Excerpt to read>
---+---
Iron

Figure 1. Iron, with atomic number 26 and atomic weight of 55.845.[1]

Iron (Fe) is the 26th element on the periodic table and has been used by humans for over 5000 years.[1] It is one of the most abundant metals on Earth, making up 5.6% of the Earth's crust and nearly all of the Earth's core.

Some useful properties of iron include:[1]

Atomic weight 55.845
Density (at 0oC) 7.874 g/cm3
Boiling point 3134 K
Melting point 1811 K
Embodied energy[2] 20-25 MJ/kg

Iron has played a key role in humanity's history, as those who could manipulate it to craft weapons, tools, and other materials gained economic and political power.[3] In modern society iron is the most important of all metals, as it is used to craft different types of steel which is used in a diverse array of applications. Steel is used to make paperclips, skyscrapers, and everything in between.[1]

Iron is also an important element in plant and animal life. In plants it plays a role in the creation of chlorophyll, and in humans it plays a crucial role in the vascular system.

Energy use of iron in society

Figure 2. Rebar, short for 'reinforcing bar', is made from iron (not pure iron, but its alloy, steel), is used to reinforce concrete.[4]

Iron makes up 95% of all metal tonnage produced worldwide, with over 500 million tonnes of new iron and 300 million tonnes of recycled iron being output each year.[5] This output of iron is possible due to the enormous reserves of iron on Earth, exceeding 100 billion tonnes. Most mining occurs in China, Brazil, Australia, Russia, and the Ukraine.

Around 18% of the world's industrial energy use goes into the mining, processing and manufacturing of iron and steel products.[6] In terms of the actual energy, it uses about 19 of the 106 exajoules (1019 joules) input into the industrial sector each year.

Iron has an embodied energy of 20-25 megajoules per kilogram (MJ/kg),[2] which is the energy required to extract, refine, and process it. This puts the yearly energy use of attaining iron in the ballpark of 10 exajoules.

To learn more about what happens to iron once it is mined, see: Steel

Magnetic properties

Iron is one of the few elements that exhibits ferromagnetism. Iron's molecular structure is such that there exist domains of electrons that line up their spins, resulting in highly localized magnetic fields. These domains are often randomly oriented however, so the bulk material displays no magnetic properties. The interesting characteristic of the material occurs when an external magnetic field is applied to the iron, causing these domains to line up with one another, and the material is said to be magnetized.[7]

Ferromagnetic materials such as iron are highly useful in everyday life, as well as in specialized applications. Common uses include electric motors, generators, transformers, telephones, and speakers.[8]

Nuclear stability

The iron group (from chromium to nickel) contains the most stable isotopes of all elements, having the highest binding energy per nucleon.[9] The significance of this is critical to the abundances of these metals in the universe, as well as the production of all heavier elements which are created from supernovae. Nuclear fusion in heavy stars is halted by these stable elements, since the fusion process can no longer exert any more energy, causing stellar collapse and triggering supernovae.[10]

Video

The video below is from the University of Nottingham's periodic videos project.[11] They have created a complete suite of short videos on every element on the periodic table of elements.
---+---
Data extract>
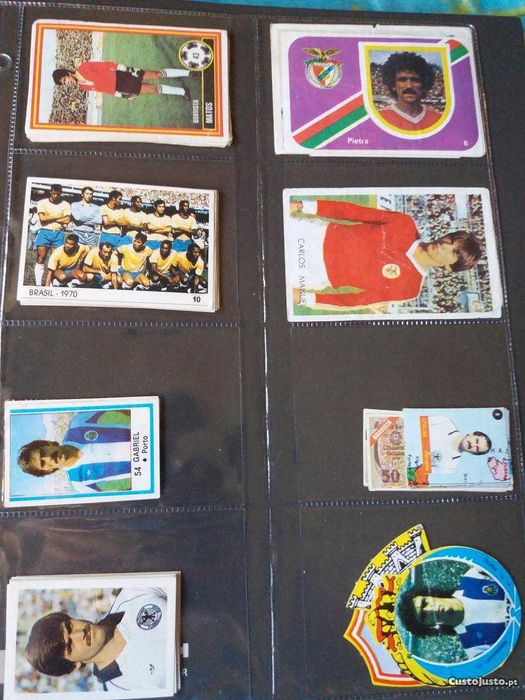 Cromos Futebol Anos 70/80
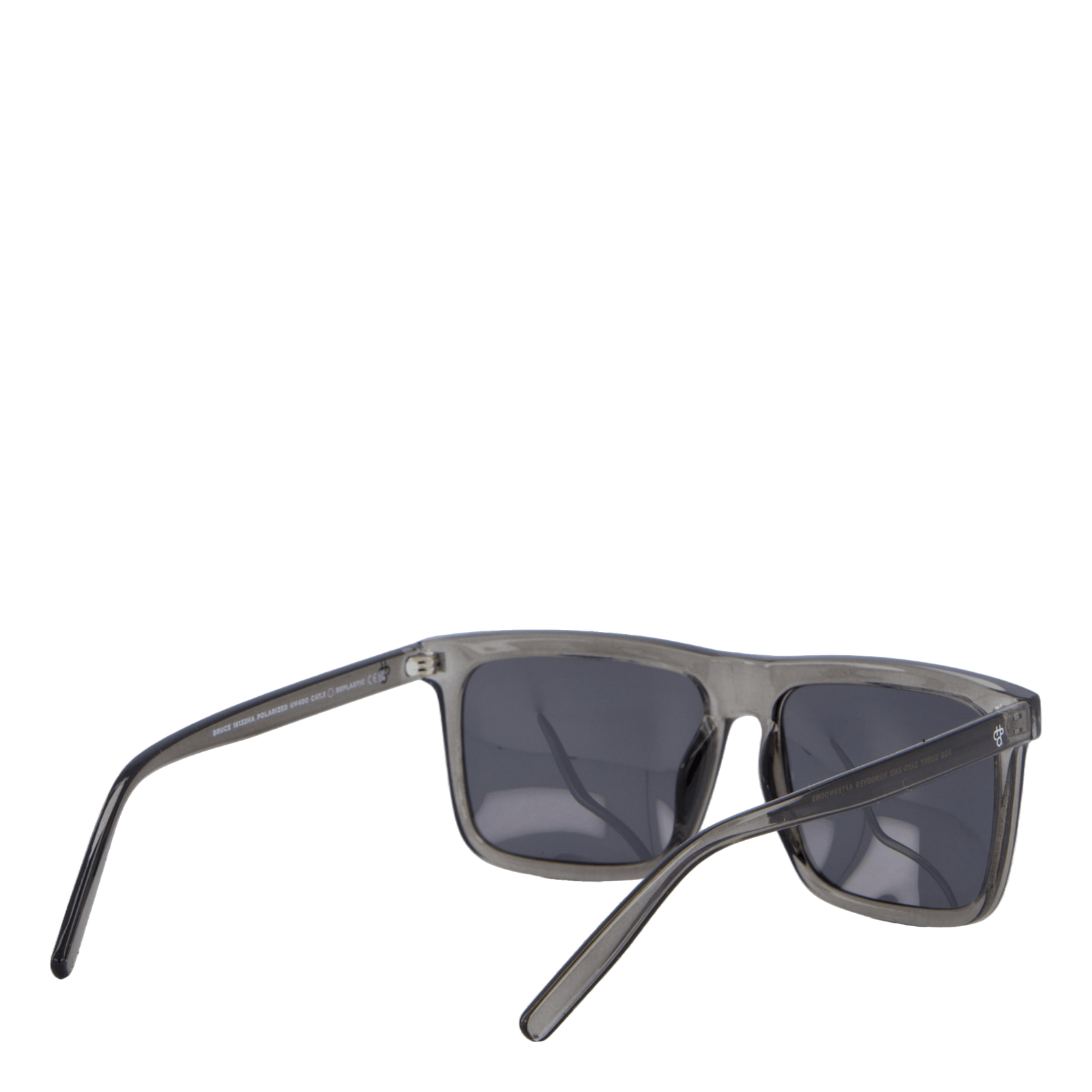 Bruce Transparent Grey / Black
---+---
Check your understanding>
a) Which countries does the article on iron name as the places where most iron mining takes place?
b) Write out, word for word, the stretch of the article on iron from "Iron makes up" through "sector each year.".

Expected results>
a) China, Brazil, Australia, Russia, and the Ukraine.

b)
Iron makes up 95% of all metal tonnage produced worldwide, with over 500 million tonnes of new iron and 300 million tonnes of recycled iron being output each year.[5] This output of iron is possible due to the enormous reserves of iron on Earth, exceeding 100 billion tonnes. Most mining occurs in China, Brazil, Australia, Russia, and the Ukraine.

Around 18% of the world's industrial energy use goes into the mining, processing and manufacturing of iron and steel products.[6] In terms of the actual energy, it uses about 19 of the 106 exajoules (1019 joules) input into the industrial sector each year.